Social media learning, which is a significant component of the e-learning industry, is gradually being adopted in the Indian academia and corporate in a big way. 2012 will only see more inclusion of social media in e-learning systems across India. As Mint reports, about a quarter of business proposals approved by one of the largest organized angel networks in India, have been e-learning projects.
Here are the 5 big trends of social learning or e-learning in India in 2012.
Cost cutting in the education and training market
Cost cutting is always in vogue and 2012 is going to be no different. Gone are the days when Indian SMEs and corporate will invest in hiring expensive trainers and experts for conducting repeated training sessions for the company. By adding the element of social learning in its training packages, corporate are going to reap the benefits of cost cutting through e-learning. As Business Review India reports, the advantage of doing this is that social learning training modules can be paced according to the needs of the trainee according to his / her speed and capability and the form and method of e-learning content can be selected according to the degree of interactivity and multimedia that the trainee wants.
Social Learning for Innovation
Indian companies and academia will exploit and leverage the power of social learning for incubating think tanks and innovation in 2012. In addition to investing the millions that innovations usually require, social learning will enable a more inexpensive way of coming up with the Big Idea. Social learning in India in 2012 will create benefits of utilizing people’s undocumented knowledge, the ability to work across time and space, making informed real time decisions and solving complex IT issues through collaborative strategies. If you have been a student of Knowledge Management, then you will understand that social learning will enable the archiving of knowledge in educational institutes and corporates which can be reused later on.
==*==
## [Directive 1]
Answer these questions about the piece on e-learning trends in India.
(a) According to Mint, what share of the business proposals approved by one of the largest organized angel networks in India have been e-learning projects?
(b) Which publication reports that social learning training modules can be paced to suit the trainee's speed and capability?
(c) How many big trends of social learning or e-learning in India in 2012 does the piece announce?

(Spatial relationship records)
==*==
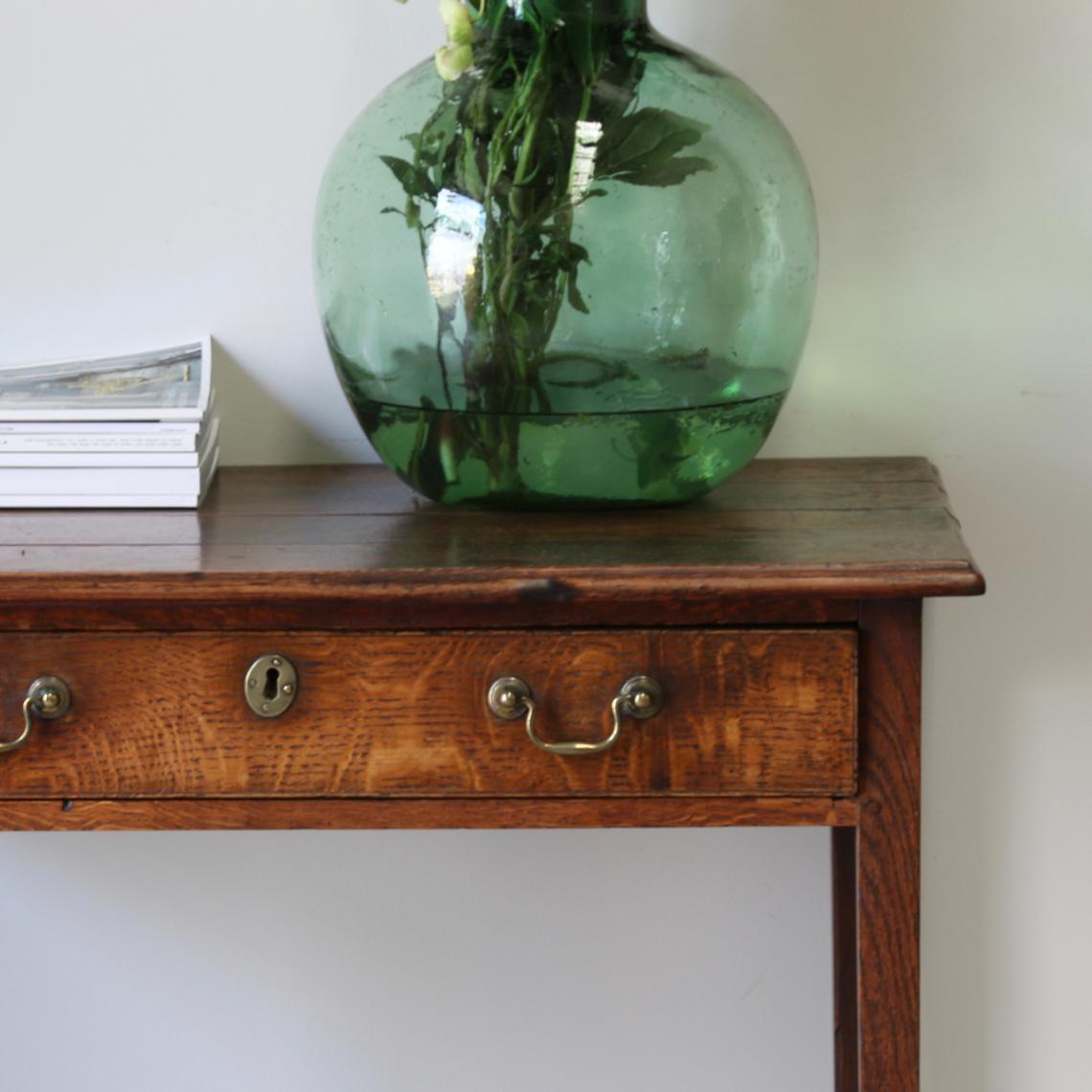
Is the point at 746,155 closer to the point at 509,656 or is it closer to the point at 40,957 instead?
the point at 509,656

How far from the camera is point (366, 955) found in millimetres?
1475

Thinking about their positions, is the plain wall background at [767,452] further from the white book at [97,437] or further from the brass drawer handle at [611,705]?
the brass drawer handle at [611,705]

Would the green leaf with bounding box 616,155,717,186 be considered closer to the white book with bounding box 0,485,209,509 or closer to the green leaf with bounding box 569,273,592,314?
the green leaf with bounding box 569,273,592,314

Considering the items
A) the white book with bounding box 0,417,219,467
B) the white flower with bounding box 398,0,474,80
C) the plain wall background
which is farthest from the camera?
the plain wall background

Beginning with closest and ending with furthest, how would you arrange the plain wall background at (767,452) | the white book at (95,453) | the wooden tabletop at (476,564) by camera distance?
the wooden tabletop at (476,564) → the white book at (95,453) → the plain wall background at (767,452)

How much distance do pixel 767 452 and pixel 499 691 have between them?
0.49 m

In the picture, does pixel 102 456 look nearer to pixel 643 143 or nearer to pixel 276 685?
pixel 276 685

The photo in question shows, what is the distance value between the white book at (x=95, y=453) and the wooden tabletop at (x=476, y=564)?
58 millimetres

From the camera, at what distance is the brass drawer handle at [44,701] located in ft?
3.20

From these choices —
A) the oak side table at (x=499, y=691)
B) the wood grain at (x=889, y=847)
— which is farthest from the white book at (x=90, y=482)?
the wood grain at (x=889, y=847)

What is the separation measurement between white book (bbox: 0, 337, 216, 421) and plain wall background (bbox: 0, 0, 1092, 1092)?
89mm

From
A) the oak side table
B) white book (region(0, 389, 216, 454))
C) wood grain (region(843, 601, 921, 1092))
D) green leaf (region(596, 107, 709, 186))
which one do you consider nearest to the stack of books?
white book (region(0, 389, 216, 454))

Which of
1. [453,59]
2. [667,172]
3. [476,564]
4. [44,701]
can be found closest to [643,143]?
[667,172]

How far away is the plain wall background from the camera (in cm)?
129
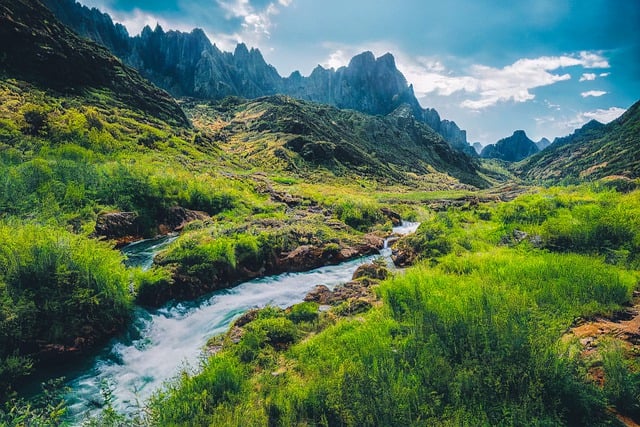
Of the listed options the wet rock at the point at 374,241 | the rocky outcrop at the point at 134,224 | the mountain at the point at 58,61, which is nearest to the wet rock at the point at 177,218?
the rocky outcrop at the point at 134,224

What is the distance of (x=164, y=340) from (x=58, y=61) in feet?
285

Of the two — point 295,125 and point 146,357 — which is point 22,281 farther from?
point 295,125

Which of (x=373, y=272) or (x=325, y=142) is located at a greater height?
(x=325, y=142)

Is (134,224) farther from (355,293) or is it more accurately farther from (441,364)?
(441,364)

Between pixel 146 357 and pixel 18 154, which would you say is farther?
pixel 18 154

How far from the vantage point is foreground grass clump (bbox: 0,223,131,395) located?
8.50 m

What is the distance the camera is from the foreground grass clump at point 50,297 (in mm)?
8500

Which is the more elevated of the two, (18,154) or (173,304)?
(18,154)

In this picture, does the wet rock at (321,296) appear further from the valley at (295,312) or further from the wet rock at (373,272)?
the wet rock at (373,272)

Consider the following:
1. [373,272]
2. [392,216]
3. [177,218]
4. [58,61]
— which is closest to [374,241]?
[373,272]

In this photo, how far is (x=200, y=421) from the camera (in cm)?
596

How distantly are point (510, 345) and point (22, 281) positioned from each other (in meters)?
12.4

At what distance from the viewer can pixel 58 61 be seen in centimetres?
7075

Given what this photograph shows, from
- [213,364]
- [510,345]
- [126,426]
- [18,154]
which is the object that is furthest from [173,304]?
==*==
## [Directive 2]
Repeat exactly the part of the rows that opens at their start and closes with the line containing "58 millimetres". Leave out the pictures.

## [Exercise result 1]
(a) About a quarter.
(b) Business Review India.
(c) Five.

## [Exercise result 2]
Is the point at 746,155 closer to the point at 509,656 or is it closer to the point at 40,957 instead?
the point at 509,656

How far from the camera is point (366, 955) found in millimetres?
1475

Thinking about their positions, is the plain wall background at [767,452] further from the white book at [97,437] or further from the brass drawer handle at [611,705]?
the brass drawer handle at [611,705]

Would the green leaf with bounding box 616,155,717,186 be considered closer to the white book with bounding box 0,485,209,509 or closer to the green leaf with bounding box 569,273,592,314?
the green leaf with bounding box 569,273,592,314

Considering the items
A) the white book with bounding box 0,417,219,467
B) the white flower with bounding box 398,0,474,80
C) the plain wall background
which is farthest from the camera?
the plain wall background

Beginning with closest and ending with furthest, how would you arrange the plain wall background at (767,452) | the white book at (95,453) | the wooden tabletop at (476,564) by camera distance?
the wooden tabletop at (476,564) → the white book at (95,453) → the plain wall background at (767,452)

How much distance do pixel 767 452 and pixel 499 691 have between them?
0.49 m

In the picture, does pixel 102 456 look nearer to pixel 643 143 or nearer to pixel 276 685?
pixel 276 685

The photo in question shows, what is the distance value between the white book at (x=95, y=453) and the wooden tabletop at (x=476, y=564)?
58 millimetres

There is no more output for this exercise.